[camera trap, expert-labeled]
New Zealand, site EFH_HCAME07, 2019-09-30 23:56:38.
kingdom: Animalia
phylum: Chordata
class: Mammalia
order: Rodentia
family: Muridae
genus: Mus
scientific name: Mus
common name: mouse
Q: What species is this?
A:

**Work request**
Return only and exactly the lines from the one that contains "class: Mammalia" through the final line of the material above.

**Response to the exercise**
class: Mammalia
order: Rodentia
family: Muridae
genus: Mus
scientific name: Mus
common name: mouse
Q: What species is this?
A:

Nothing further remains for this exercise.